“L’estraneo e il noto – Entusiasmi, incontri, letture fotografie” di Teju Cole
“E ovunque mi trovi, da New York alla Svizzera rurale, mi sento il custode di un corpo nero, e devo trovare il linguaggio per tradurre cosa significa tutto questo per me e per le persone che mi guardano”.
“L’estraneo e il noto – Entusiasmi, incontri, letture fotografie” (2019, pp. 168, euro 21,90) edito da Contrasto, è una raccolta di articoli pubblicati sul New York Times Magazine e di saggi scritti nel corso di dieci anni, e usciti solo ora e per la prima volta in Italia, nella traduzione di Gioia Guerzoni. Articoli dove corrono e scorrono ricordi di infanzia e adolescenza che Teju Cole scrive, intrecciandovi all’interno poesia, musica, letteratura, storia, politica, fotografia, pittura e il viaggio. Cose viste e amate dallo scrittore e fotografo statunitense, che gli hanno dato gioia e allo stesso tempo inquietudine, e che arrivano a noi attraverso i suoi occhi e i vari linguaggi della sua produzione artistica.
Un libro che “contiene tutto quello che ha alimentato in me un senso di possibilità e mi ha fatto provare” come scrisse il poeta irlandese Seamus Heaney, “un’urgenza in cui passano l’estraneo e il noto”.
Si legge nella prima parte di questo libro e si vede nella seconda, dove ogni articolo è la tappa di un viaggio che ci proietta verso persone e luoghi.
“Grazie alla scrittura, ho avuto la possibilità di scoprire cosa sapevo, cosa avrei potuto sapere di più, e dove sono i limiti del sapere”.
Troviamo James Baldwin che nei primi anni ’50 abitò il piccolo borgo svizzero di Leukerbad, periodo in cui “un corpo nero” non passava di certo inosservato,
“dove essere stranieri significa attirare sguardi, ma essere neri significa essere guardati in modo particolare”.
Un momento di fondamentale riflessione sulla estraneità e su come avviene la percezione dell’altro, nei diversi luoghi e attraverso il tempo. Ci sono poi le poesie di Tranströmer e Walcott, immagini sulla carta, la prosa di Vladislavić fino alla definizione della funzione civilizzatrice della letteratura.

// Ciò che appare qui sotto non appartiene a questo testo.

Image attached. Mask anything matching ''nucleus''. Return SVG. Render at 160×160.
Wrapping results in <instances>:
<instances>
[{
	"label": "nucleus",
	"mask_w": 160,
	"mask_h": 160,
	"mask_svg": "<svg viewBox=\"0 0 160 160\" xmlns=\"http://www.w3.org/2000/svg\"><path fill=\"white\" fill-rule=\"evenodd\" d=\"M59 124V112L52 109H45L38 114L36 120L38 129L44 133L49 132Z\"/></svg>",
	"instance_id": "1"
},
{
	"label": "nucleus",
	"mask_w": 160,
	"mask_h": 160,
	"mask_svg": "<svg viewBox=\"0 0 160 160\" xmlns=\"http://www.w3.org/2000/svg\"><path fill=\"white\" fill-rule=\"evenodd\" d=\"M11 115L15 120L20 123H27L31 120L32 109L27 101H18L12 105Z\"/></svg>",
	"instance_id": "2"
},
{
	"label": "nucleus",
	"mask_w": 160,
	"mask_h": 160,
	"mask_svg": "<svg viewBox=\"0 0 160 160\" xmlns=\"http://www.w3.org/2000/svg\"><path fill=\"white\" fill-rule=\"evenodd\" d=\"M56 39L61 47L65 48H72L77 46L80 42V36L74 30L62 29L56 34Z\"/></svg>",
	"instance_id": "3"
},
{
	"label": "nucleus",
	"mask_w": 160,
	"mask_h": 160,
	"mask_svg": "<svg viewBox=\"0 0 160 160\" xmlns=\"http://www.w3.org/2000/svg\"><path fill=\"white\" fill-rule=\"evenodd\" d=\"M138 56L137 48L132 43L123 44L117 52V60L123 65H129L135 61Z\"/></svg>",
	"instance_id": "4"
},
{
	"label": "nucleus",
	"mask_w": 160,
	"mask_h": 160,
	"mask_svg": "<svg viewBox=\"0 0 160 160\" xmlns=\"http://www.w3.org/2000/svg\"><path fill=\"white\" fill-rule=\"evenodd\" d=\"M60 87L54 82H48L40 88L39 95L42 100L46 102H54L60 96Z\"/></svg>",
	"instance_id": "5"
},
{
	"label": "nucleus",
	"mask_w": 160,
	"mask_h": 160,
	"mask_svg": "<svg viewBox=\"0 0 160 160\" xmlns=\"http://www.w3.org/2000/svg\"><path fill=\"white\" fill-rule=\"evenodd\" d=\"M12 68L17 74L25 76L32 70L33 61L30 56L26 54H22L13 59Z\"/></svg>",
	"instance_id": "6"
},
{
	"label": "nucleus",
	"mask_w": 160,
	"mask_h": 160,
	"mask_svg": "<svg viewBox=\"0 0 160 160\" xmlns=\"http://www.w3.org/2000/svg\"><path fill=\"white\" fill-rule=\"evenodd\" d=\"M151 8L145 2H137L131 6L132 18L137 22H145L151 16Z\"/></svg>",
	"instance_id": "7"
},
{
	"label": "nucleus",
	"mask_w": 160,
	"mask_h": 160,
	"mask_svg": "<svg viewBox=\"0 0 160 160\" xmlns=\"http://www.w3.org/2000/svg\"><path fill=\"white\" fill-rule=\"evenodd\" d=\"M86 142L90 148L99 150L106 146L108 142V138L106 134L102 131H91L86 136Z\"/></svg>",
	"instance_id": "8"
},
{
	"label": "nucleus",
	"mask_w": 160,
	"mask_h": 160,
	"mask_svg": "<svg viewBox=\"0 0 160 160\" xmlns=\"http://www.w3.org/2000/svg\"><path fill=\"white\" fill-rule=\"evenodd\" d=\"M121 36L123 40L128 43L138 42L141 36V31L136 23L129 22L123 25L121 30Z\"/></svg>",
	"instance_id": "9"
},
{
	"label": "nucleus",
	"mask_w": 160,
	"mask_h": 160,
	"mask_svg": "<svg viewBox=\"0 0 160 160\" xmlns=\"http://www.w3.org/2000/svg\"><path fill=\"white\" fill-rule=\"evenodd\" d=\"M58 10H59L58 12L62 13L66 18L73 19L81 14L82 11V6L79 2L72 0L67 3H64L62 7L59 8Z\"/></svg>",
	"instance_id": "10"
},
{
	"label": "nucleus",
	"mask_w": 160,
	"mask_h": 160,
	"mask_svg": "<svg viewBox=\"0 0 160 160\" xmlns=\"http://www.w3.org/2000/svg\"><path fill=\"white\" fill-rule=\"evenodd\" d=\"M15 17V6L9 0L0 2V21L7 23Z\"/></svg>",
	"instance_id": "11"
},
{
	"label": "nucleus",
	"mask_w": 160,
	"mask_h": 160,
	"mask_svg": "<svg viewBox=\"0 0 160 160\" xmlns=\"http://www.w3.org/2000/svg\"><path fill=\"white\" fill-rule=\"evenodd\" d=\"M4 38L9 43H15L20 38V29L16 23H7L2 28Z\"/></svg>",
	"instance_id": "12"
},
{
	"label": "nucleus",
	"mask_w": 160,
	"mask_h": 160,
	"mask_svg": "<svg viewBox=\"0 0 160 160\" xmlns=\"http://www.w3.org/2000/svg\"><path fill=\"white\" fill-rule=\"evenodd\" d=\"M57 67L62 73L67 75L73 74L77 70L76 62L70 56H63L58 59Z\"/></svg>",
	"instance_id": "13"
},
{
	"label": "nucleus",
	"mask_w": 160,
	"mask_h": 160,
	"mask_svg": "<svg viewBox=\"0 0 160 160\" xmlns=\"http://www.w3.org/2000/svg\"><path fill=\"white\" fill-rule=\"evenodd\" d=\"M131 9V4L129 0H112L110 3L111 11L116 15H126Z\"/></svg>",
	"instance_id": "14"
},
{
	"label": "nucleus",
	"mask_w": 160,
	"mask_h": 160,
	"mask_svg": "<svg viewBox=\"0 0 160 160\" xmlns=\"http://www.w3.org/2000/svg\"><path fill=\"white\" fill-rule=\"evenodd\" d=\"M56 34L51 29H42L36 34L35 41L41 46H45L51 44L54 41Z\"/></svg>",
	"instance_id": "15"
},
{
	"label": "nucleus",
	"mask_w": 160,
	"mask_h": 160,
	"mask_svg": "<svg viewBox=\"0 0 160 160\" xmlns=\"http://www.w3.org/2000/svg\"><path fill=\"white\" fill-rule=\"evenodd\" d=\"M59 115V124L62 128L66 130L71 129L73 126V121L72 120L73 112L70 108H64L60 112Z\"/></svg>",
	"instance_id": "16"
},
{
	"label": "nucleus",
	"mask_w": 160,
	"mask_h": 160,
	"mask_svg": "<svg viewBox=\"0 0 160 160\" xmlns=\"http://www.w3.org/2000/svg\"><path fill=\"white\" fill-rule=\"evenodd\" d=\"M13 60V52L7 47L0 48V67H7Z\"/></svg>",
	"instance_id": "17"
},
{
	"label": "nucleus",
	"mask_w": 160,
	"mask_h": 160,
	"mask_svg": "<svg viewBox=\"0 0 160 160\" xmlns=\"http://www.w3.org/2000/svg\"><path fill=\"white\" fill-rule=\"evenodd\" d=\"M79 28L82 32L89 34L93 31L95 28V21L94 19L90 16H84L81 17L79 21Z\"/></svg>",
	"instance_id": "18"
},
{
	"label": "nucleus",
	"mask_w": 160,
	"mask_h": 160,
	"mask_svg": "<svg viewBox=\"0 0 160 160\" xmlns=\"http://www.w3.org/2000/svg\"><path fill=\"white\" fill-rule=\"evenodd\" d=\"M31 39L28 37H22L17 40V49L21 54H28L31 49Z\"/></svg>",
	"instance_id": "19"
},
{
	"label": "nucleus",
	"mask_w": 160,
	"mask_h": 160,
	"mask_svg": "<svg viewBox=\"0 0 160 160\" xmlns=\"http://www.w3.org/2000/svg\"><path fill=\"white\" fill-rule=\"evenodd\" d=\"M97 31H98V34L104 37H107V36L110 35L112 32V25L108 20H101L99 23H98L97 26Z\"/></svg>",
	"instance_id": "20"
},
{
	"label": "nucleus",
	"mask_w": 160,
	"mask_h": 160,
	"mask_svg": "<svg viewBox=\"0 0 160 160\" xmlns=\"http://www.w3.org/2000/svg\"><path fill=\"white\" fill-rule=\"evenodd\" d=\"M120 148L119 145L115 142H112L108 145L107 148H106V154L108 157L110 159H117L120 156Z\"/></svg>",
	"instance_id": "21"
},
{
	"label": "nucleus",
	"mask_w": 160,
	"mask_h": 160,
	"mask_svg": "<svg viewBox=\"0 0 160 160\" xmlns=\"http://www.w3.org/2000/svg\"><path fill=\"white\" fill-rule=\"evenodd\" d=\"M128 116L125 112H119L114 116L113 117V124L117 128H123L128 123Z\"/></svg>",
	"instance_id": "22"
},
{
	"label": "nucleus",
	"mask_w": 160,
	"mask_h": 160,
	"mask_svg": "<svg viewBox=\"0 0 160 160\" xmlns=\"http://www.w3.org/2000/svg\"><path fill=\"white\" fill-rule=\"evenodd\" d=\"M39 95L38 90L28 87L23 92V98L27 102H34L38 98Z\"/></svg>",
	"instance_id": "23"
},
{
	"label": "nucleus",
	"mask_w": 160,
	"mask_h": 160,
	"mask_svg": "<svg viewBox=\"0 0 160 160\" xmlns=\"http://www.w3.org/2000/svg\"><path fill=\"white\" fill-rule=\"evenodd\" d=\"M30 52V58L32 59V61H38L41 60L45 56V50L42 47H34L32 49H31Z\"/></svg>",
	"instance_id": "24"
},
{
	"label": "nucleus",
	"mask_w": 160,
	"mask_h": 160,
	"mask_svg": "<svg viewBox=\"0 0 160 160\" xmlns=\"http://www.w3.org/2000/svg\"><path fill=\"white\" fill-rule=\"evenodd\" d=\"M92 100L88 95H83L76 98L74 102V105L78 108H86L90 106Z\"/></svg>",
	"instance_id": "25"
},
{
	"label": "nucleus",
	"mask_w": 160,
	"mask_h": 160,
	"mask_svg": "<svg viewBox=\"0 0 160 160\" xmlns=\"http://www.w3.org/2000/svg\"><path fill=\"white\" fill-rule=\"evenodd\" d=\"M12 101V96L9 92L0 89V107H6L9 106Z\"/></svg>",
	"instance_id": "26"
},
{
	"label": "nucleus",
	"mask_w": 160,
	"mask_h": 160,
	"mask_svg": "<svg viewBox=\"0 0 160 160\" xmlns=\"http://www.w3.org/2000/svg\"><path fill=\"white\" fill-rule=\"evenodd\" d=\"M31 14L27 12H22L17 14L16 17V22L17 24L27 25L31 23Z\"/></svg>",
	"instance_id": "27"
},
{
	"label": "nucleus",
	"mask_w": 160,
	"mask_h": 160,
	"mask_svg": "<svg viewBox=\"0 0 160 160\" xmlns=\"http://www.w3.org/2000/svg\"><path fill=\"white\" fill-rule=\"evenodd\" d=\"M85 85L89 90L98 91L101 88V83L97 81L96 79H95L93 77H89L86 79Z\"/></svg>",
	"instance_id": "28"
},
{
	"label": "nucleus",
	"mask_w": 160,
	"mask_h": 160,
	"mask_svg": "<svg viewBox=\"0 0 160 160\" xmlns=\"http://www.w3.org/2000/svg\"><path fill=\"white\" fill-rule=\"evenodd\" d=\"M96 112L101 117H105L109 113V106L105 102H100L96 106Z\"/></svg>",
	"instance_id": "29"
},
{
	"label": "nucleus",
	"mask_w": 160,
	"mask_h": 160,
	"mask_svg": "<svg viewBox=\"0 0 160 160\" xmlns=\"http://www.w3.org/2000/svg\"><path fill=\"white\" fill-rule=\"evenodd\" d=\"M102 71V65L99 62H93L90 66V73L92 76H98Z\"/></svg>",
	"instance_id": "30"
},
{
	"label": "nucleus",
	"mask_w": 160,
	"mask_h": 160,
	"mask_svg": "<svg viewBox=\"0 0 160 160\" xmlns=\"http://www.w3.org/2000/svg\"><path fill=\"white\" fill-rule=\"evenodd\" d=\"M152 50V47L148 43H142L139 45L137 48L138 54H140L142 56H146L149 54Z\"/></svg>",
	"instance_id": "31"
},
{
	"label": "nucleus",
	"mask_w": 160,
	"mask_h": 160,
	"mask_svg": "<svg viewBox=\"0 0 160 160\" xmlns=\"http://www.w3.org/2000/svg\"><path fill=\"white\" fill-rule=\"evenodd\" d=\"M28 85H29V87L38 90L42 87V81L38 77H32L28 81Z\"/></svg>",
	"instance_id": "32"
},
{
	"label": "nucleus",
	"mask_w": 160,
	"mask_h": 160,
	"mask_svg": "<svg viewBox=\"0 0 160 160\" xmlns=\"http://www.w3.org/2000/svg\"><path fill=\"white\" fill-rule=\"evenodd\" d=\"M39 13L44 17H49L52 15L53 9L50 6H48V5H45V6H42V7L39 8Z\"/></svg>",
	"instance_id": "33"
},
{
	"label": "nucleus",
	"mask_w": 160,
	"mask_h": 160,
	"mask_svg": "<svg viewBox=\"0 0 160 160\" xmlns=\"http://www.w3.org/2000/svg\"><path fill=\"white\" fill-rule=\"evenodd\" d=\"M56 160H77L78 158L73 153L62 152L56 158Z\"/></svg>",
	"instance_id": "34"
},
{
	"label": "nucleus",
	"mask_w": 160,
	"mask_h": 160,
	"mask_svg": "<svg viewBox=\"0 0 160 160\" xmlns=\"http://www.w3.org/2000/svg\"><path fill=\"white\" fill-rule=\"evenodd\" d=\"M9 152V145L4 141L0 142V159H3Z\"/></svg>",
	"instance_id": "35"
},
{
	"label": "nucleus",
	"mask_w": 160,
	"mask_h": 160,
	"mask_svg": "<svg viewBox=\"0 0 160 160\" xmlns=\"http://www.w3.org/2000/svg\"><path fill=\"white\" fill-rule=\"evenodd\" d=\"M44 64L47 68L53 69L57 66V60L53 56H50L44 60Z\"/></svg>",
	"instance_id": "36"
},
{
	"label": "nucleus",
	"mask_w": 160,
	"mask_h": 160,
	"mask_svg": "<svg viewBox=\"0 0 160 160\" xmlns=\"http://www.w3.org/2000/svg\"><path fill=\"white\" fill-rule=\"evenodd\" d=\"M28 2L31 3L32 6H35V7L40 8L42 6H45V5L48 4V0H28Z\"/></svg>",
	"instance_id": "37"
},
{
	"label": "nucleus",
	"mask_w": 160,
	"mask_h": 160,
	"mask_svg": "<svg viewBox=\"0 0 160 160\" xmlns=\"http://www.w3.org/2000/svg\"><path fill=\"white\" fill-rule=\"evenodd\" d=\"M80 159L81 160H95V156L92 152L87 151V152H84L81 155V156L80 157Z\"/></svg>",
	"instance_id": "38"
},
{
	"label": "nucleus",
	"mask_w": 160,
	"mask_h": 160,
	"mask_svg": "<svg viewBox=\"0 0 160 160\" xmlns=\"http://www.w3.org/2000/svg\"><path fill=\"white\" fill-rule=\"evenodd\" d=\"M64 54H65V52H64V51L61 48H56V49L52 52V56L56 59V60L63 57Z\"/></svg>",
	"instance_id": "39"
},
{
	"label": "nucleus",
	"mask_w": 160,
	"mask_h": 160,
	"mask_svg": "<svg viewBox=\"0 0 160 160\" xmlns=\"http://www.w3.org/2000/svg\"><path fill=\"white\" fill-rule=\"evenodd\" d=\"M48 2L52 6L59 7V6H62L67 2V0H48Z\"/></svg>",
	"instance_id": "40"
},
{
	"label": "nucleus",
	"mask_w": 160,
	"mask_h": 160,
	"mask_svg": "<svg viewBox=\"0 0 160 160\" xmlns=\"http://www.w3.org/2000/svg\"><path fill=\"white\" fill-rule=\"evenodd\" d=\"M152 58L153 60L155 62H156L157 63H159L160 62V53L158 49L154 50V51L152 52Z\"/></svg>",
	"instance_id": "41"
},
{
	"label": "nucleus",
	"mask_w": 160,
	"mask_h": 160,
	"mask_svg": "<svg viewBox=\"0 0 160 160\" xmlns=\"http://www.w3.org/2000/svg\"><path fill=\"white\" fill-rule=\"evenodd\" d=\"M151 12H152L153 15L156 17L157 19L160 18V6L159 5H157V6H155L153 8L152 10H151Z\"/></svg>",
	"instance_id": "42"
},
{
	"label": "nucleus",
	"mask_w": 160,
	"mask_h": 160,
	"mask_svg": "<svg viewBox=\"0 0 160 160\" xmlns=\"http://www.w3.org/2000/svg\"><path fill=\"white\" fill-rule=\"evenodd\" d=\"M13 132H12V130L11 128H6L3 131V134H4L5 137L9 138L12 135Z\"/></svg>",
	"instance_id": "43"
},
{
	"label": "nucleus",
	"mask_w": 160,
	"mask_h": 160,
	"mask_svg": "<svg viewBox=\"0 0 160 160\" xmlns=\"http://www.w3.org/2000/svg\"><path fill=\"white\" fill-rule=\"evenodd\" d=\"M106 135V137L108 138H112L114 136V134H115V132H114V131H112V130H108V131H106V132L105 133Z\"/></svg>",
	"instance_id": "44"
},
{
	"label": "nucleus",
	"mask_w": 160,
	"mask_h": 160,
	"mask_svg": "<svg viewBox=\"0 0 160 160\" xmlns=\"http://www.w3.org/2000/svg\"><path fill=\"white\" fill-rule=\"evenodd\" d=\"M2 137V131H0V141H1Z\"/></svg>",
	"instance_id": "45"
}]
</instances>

Nella seconda parte, l’autore cerca le sue risposte nelle fotografie da Cartier-Bresson a Steve McCurry, troviamo l’India del passato, la ricerca dell’ideale autentico occidentale; e ancora il movimento Black Lives Matter, John Berger, Seydou Keïta e Malick Sidibé, Roy DeCarava “uno dei fotografi più potenti e affascinanti della storia americana” e i limiti tecnici nei ritratti dei soggetti con la pelle nera,
“Invece di illuminare il nero, lo scuriva ancora di più, andando contro le aspettative dell’osservatore. Il nero non è né spento né vuoto, anzi: contiene una luce forte, saggia che, con un’osservazione paziente, può aprirsi allo splendore”.
e ancora, René Burri, Guido Guidi, Luigi Ghirri fino all’immagine digitale,
“oggi, molti dei nostri incontri con le foto, scattate da noi o da altri, avvengono attraverso lo schermo di uno smartphone. Il cellulare è una specie di finestra, ed è sempre sul punto di rompersi. Il mondo dell’immagine, che fa da eco al mondo reale, è ugualmente frammentario”.
C’è sempre una domanda nelle analisi di Teju Cole, nel racconto di quelle situazioni per lui familiari, lontane da noi ma sempre così reali, tutte dipinte con una scrittura limpida, precisa e incantevole.